Este foi o ponto de partida da Escola de Comércio de Lisboa (ECL). Diante de um panorama moldado pela automação, inteligência artificial, processos orientados por dados e novos requisitos ambientais, percebemos que atualizar equipamentos ou rever currículos não seria suficiente. Era necessário redesenhar o nosso modelo de funcionamento e posicionar a escola como um projeto de inovação de referência na Educação e Formação Profissional.
Optámos por uma transformação estrutural baseada na criação de três Centros de Tecnologia Especializados (CTE) interligados: Industrial, Tecnologias de Informação e Digital. Estes foram concebidos não como núcleos isolados de especialização, mas como pilares de um ecossistema integrado que promove a inovação através de uma abordagem holística e de um envolvimento ativo com o meio envolvente.
O Centro Industrial foca-se na sustentabilidade, automação, tecnologias aplicadas e processos verdes. O Centro de Tecnologias de Informação dedica-se ao desenvolvimento de software, redes, sistemas e dados. O Centro Digital, de caráter transversal, aborda a transformação digital, comunicação, experiência do utilizador e tecnologias emergentes.
Para além do investimento em infraestruturas, assumimos um compromisso com uma profunda transformação pedagógica. Os ambientes de aprendizagem evoluíram para laboratórios tecnológicos, onde os alunos lidam com desafios reais, tecnologias reais e parceiros externos genuínos. A aprendizagem baseada em projetos e em problemas estrutura agora os percursos educativos. Equipas multidisciplinares tornaram-se a norma. Sustentabilidade, literacia de dados e integração digital passaram de temas periféricos a componentes centrais do currículo. Os modelos de avaliação valorizam agora o processo, a colaboração e a aplicação prática de competências.
Este modelo redefine o papel do aluno. Os estudantes deixam de ser meros recetores de conteúdos e tornam-se agentes ativos de criação, experimentação e resolução de problemas. As competências técnicas desenvolvem-se lado a lado com o pensamento crítico, adaptabilidade, responsabilidade e capacidade colaborativa.
A transformação estende-se muito além da sala de aula. Fortalecemos as ligações com empresas, associações e instituições, não apenas como empregadores, mas como co-criadores de aprendizagem. Parceiros externos integram conselhos consultivos, contribuem para o desenho de desafios de formação, acolhem estágios alinhados com a evolução tecnológica e colaboram em iniciativas que respondem a desafios urbanos, sociais e económicos. A escola deixou de ser um espaço fechado; tornou-se uma plataforma de articulação a nível nacional e internacional. Esta transformação transcende fronteiras e responde às exigências do mundo contemporâneo.

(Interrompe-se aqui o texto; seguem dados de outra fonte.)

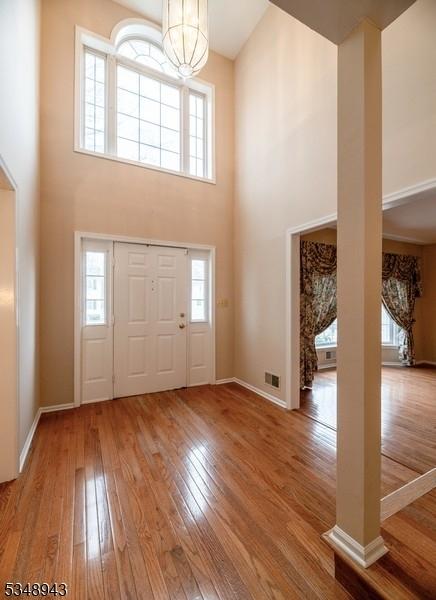 entrance foyer with wood-type flooring, baseboards, a towering ceiling, and a notable chandelier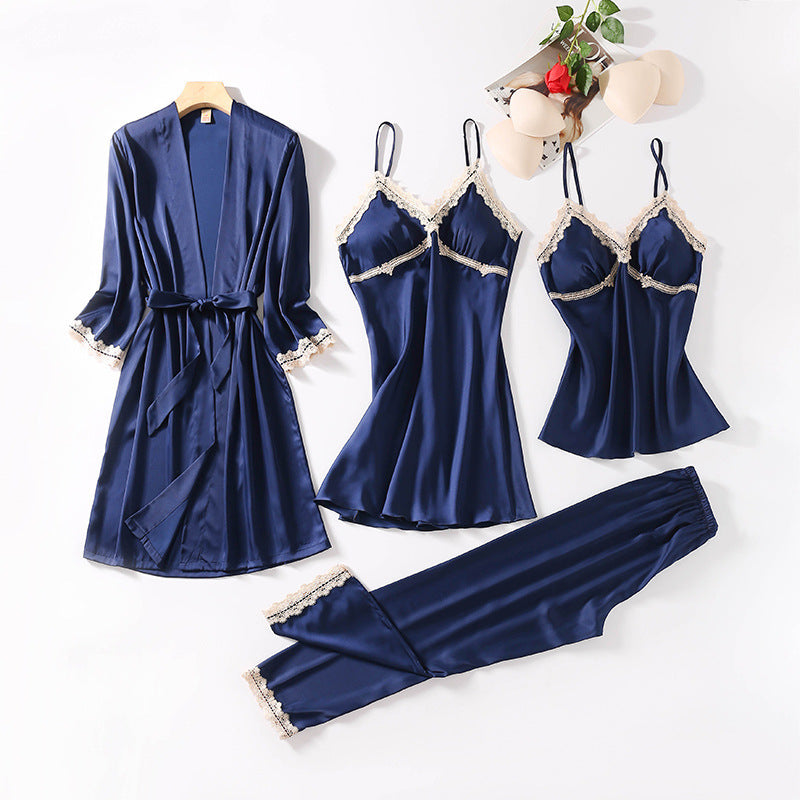 Teal silk sleepwear set featuring a robe, nightgown, camisole, and long pants with delicate white lace trim—luxurious, soft, and perfect for sleep and lounge.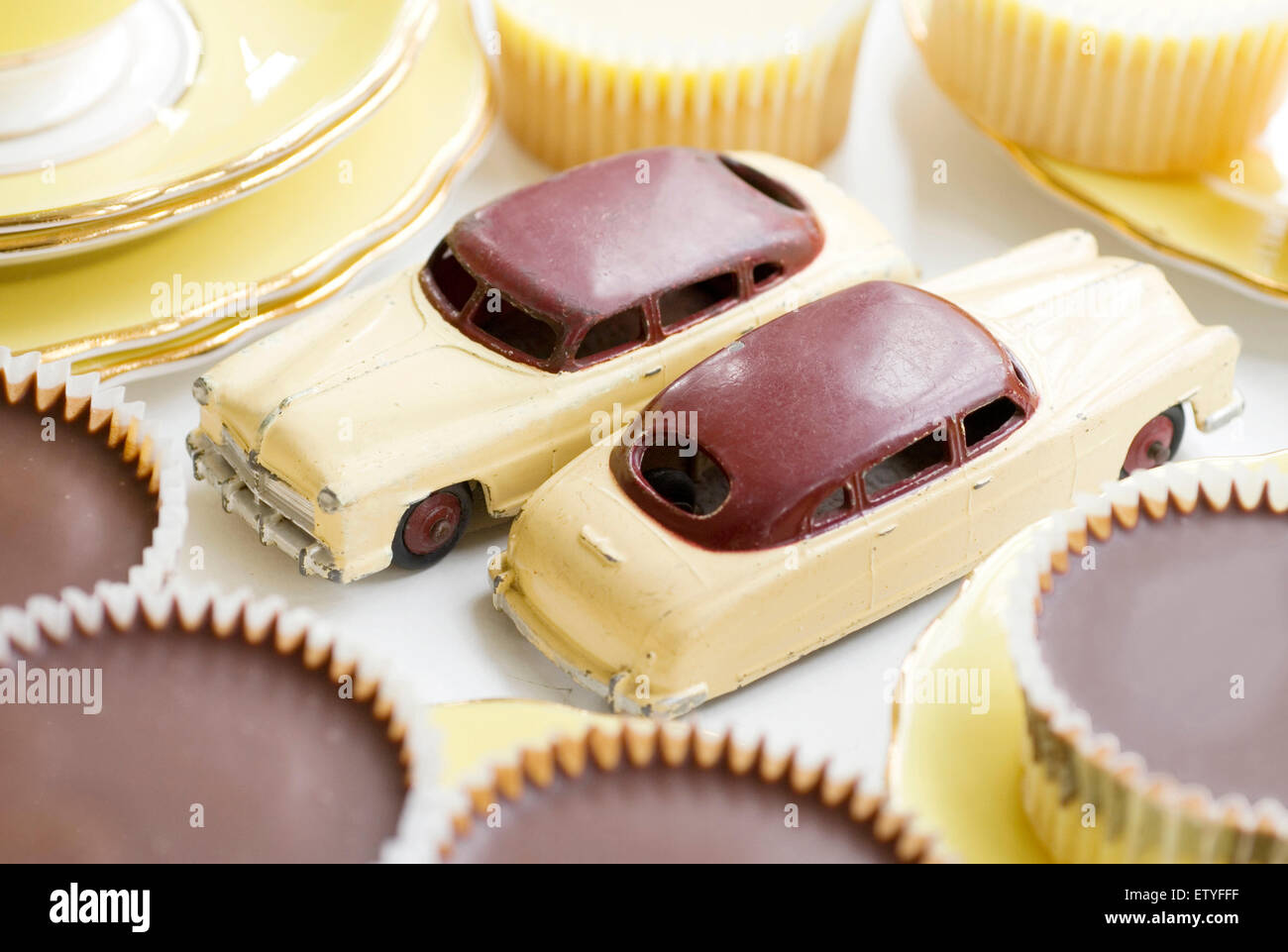 Pair of Dinky cars surrounded by cup cakes of a similar colour Stock Photo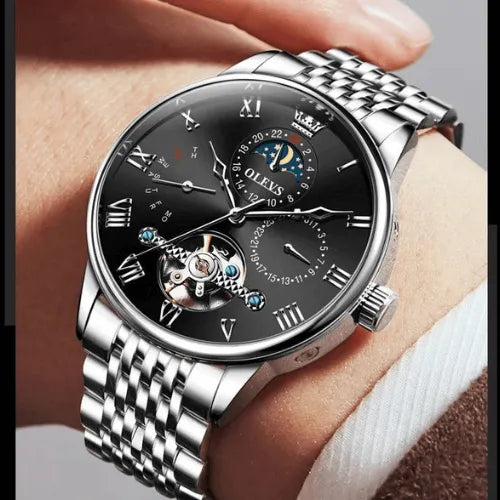 Elegant men’s automatic watch in Silver Black, shown on wrist with stainless steel strap, tourbillon movement and moon phase feature.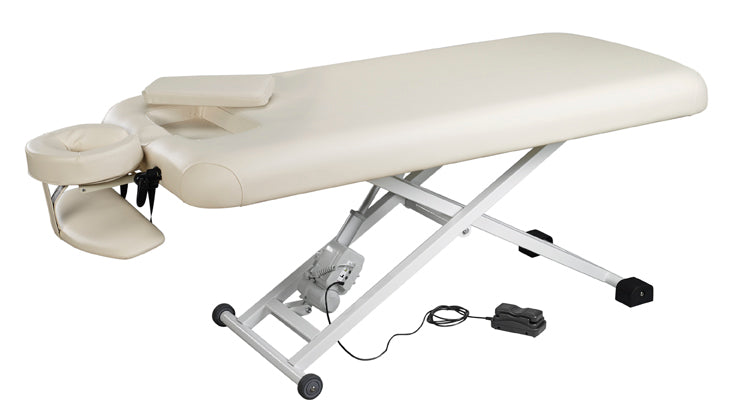 Nirvana Electric Massage Table with face cradle and foot pedal on a white background.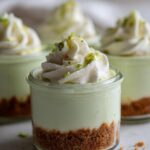 Close-up of an easy no bake key lime cheesecake jar topped with whipped cream and lime zest.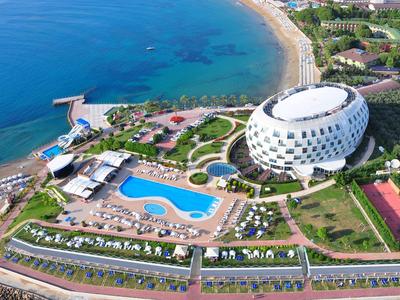 Luftaufnahme von Hotel mit großem Pool, Strand und blauer Meeresküste im sonnigen Küstengebiet.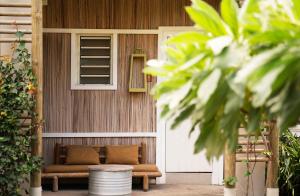 a porch with a bench in front of a building at Veranda Tamarin Hotel & Spa in Tamarin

A inclusão constitui outro pilar estrutural. A inovação só faz sentido se for acessível a todos. Por isso, os Centros de Tecnologia Especializados estão fortemente alinhados com percursos de qualificação para (1) jovens em risco de exclusão; (2) adultos em processos de reconversão profissional; (3) pessoas desempregadas; e (4) trabalhadores em transição tecnológica nos seus setores. A aprendizagem ao longo da vida está incorporada como prática operacional no modelo da ECL e torna-se cada vez mais essencial para empresas e trabalhadores.
Vivemos numa época muitas vezes descrita como Mundo VUCA: volátil, incerta, complexa e ambígua. Neste contexto, a Educação e Formação Profissional não pode limitar-se a seguir a mudança. Deve liderá-la, projetando ou redesenhando percursos, abrindo portas para o futuro e, quando necessário, remodelando-o, criando novas oportunidades para quem se dirige a nós.
A trajetória da Escola de Comércio de Lisboa demonstra que a Educação e Formação Profissional pode evoluir de um modelo centrado na transmissão de competências para um verdadeiro ecossistema de inovação, ancorado na tecnologia, parcerias e impacto social tangível.
Ao investir em Centros de Tecnologia Especializados interligados, afirmamos uma ambição clara: não estamos apenas a reagir à mudança, mas a contribuir para a criação de um novo modelo educativo, mais exigente, contemporâneo e inclusivo, construído sobre quatro pilares fundamentais: (1) formação profissional adaptada a uma era disruptiva; (2) transformação das salas de aula em laboratórios vivos, baseada numa renovação pedagógica profunda; (3) ligação da Educação à Indústria e à Sociedade; e (4) inclusão, reconversão profissional e aprendizagem ao longo da vida.
Ao fazê-lo, contribuímos não apenas para a empregabilidade imediata, mas também para o desenvolvimento sustentável de indivíduos, organizações e cidades, em todos os campos de estudo oferecidos pela ECL.
Artigo originalmente publicado na EfVET Magazine de março de 2026.